▶

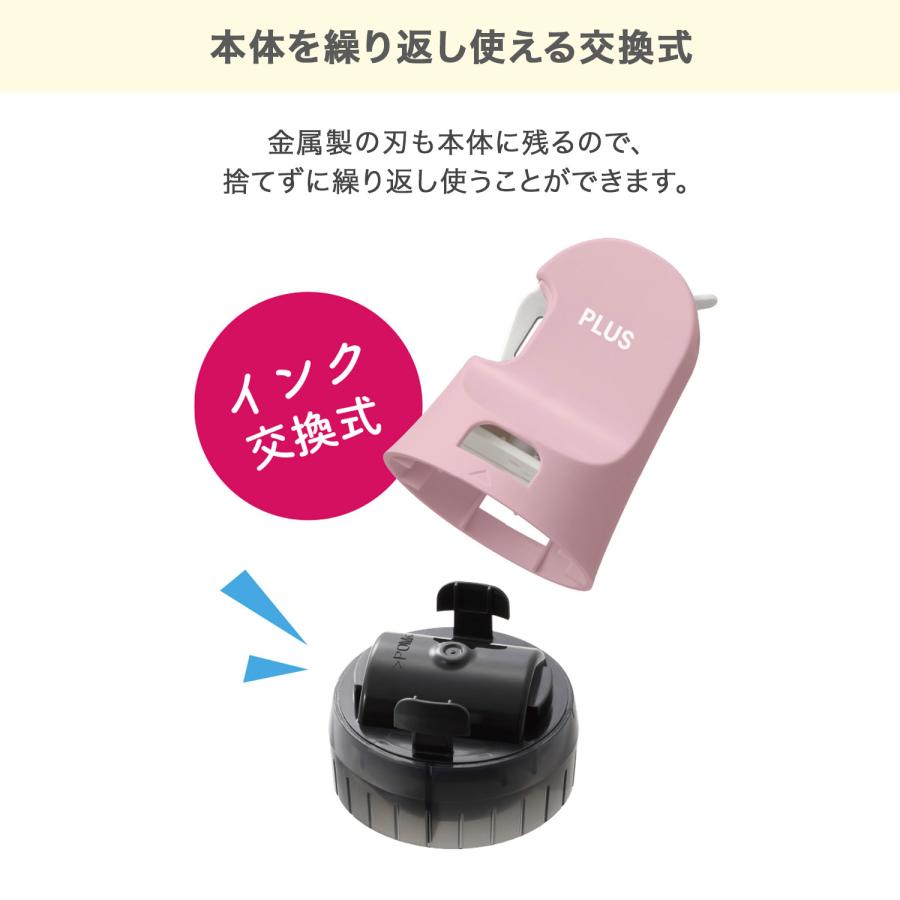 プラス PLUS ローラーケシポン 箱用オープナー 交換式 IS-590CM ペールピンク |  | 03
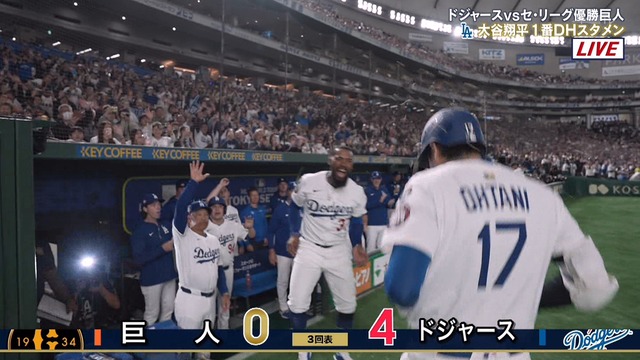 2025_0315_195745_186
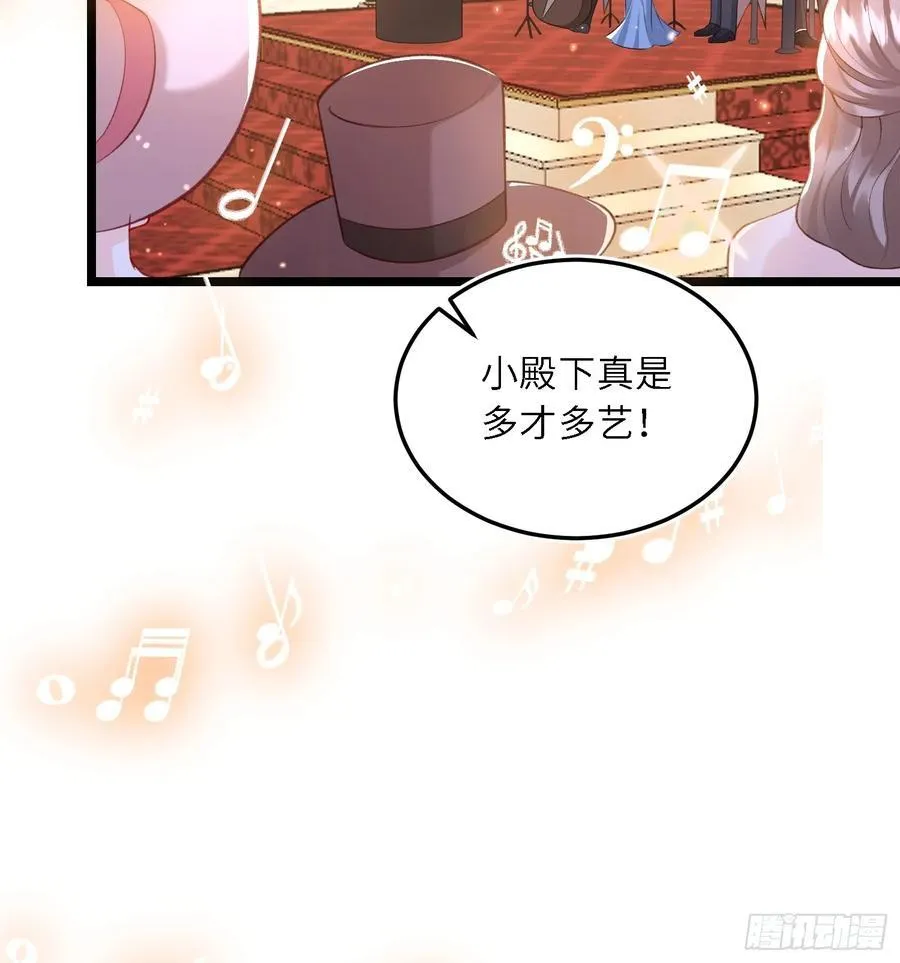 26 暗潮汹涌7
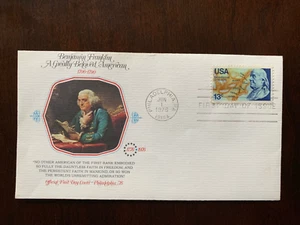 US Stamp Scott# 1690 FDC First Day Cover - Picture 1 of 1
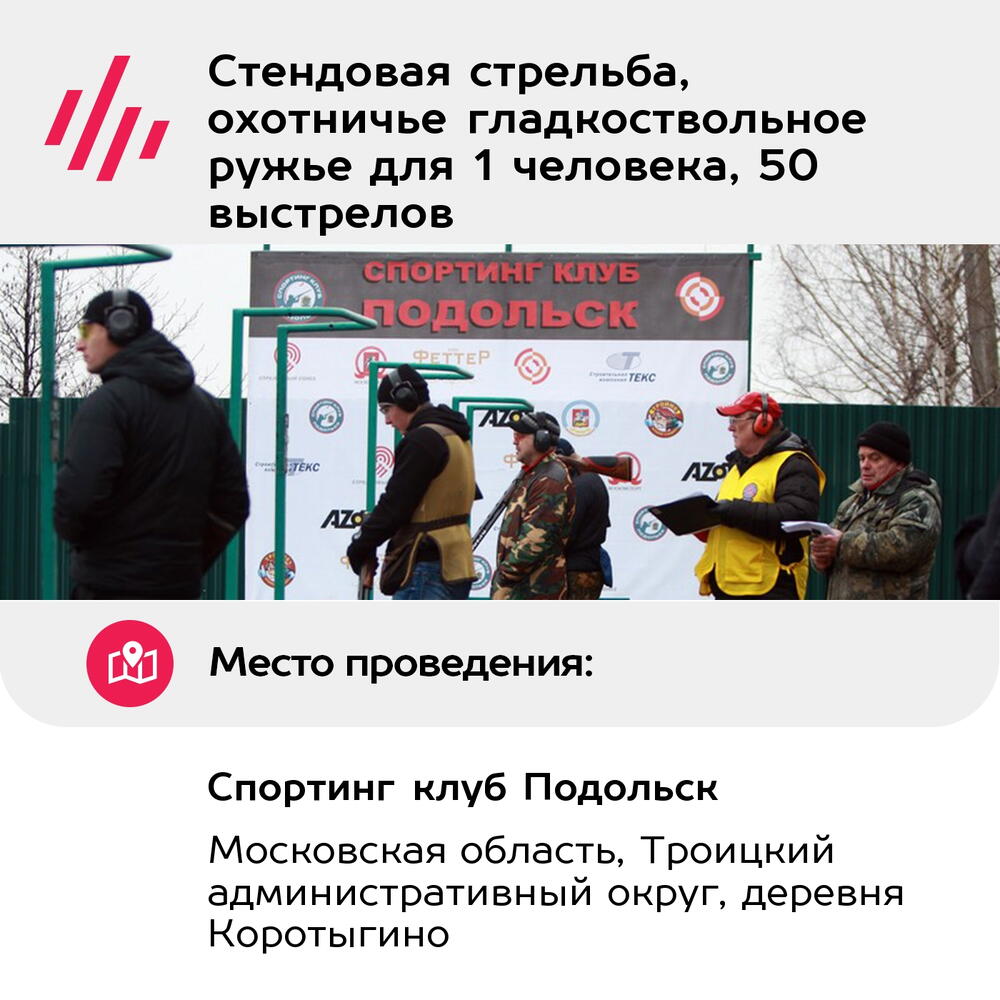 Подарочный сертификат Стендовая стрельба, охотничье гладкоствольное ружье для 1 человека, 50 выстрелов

◀
▶

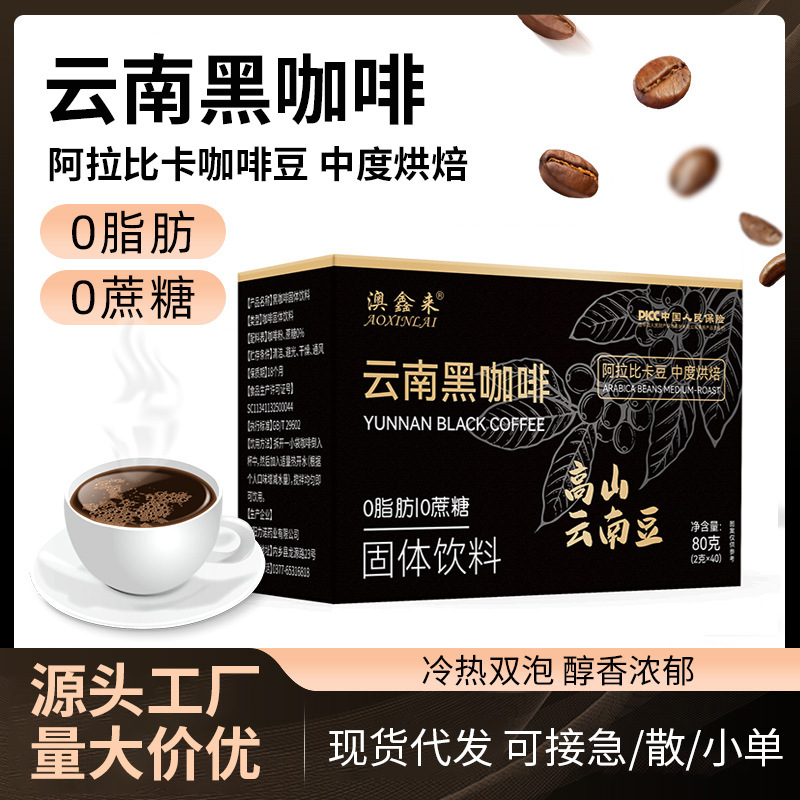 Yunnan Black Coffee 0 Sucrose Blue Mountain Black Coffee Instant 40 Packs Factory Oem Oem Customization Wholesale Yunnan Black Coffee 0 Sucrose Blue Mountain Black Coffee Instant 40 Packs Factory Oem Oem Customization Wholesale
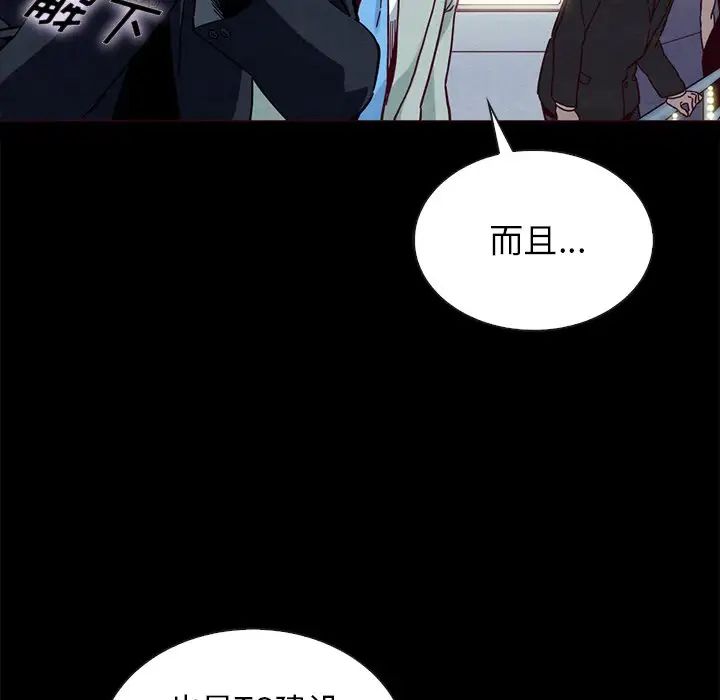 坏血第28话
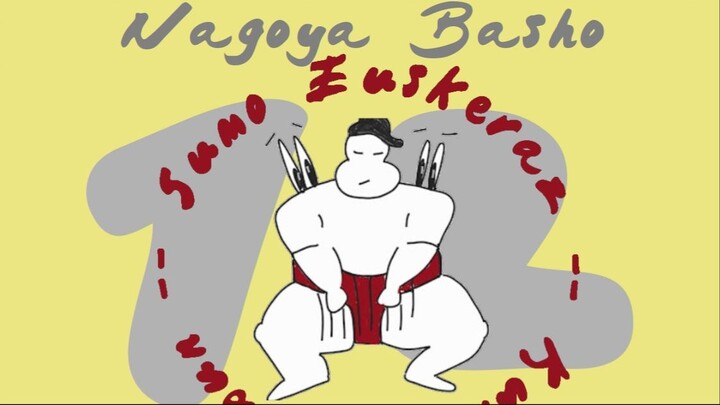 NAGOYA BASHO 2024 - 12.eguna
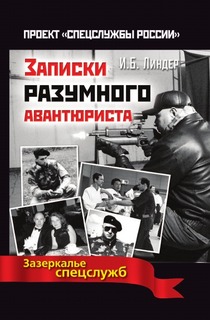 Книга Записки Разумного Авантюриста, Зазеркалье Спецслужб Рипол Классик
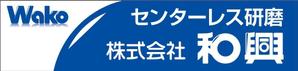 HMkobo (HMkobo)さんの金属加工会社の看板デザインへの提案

◀

From the records above, copy exactly the stretch from the line holding "NAGOYA BASHO 2024 - 12.eguna" through the line holding "HMkobo (HMkobo)さんの金属加工会社の看板デザインへの提案", both ends included, without the pictures.

 NAGOYA BASHO 2024 - 12.eguna
 Книга Записки Разумного Авантюриста, Зазеркалье Спецслужб Рипол Классик
 HMkobo (HMkobo)さんの金属加工会社の看板デザインへの提案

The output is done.